Nas memórias guardadas em fotografias antigas há espaço para dias sombrios com um rio afluente que quase beijava as arcadas da ponte. Entretanto, o engenho do homem levantou barragens que domesticaram o rio. Agora, por mais que chova, as cheias que ultrapassem o esperado são apenas um leve presságio do que foram no passado. O rio nunca mais cresceu até quase beijar as arcadas da ponte. E as pessoas especulam: mesmo que o rio ousasse transbordar como nunca aconteceu, mesmo que excedesse a ponte, a ponte não deixaria de ser a ponte centrípeta que as pessoas conhecem.
A cidade (dizem) é dominada pela presença do rio. Enformada nas falésias que se encaixam no caudal, a cidade é um levantamento de íngremes subidas e descidas que a trazem até bordejar o rio. A ponte cerze os dois lados que se veem desde as margens. Se as pessoas não andassem distraídas, dariam conta que a ponte é merecedora da toponímia máxima. Sem ela, os dois povoados viveriam de costas um para o outro, no máximo ambicionando a opulência de se verem desde as margens.

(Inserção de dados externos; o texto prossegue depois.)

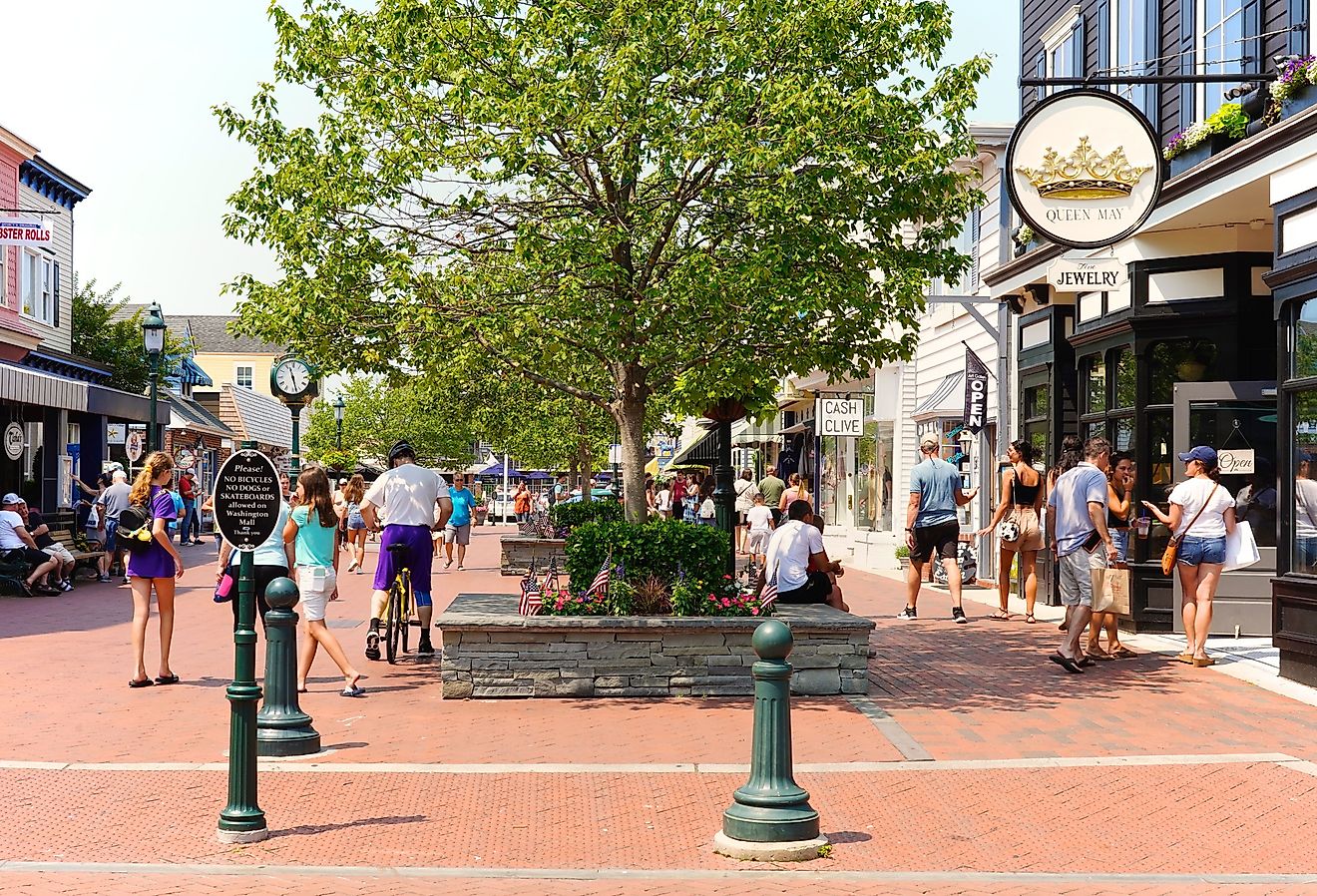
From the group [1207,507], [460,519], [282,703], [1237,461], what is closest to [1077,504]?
[1207,507]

A ponte é que devia constar nos símbolos distintivos da cidade. E, todavia, ela merece apenas um lugar discreto nas imagens que povoam o imaginário dos habitantes. O rio muda sempre que o tempo se excede na sua variegada feição. Dir-se-ia: o rio tem os nomes diferentes dados por cada dia. Mas a ponte é sempre a mesma, os seus alicerces submersos nas águas do rio sem serem corroídos. É a ponte que serve de cais onde o rio (e toda uma cidade) se ancoram ao devir. Pois o futuro será diferente, mas a ponte não deixará de ser a mesma, o esteio que oferece o degrau estrutural onde a cidade (e o rio) demandam fundação.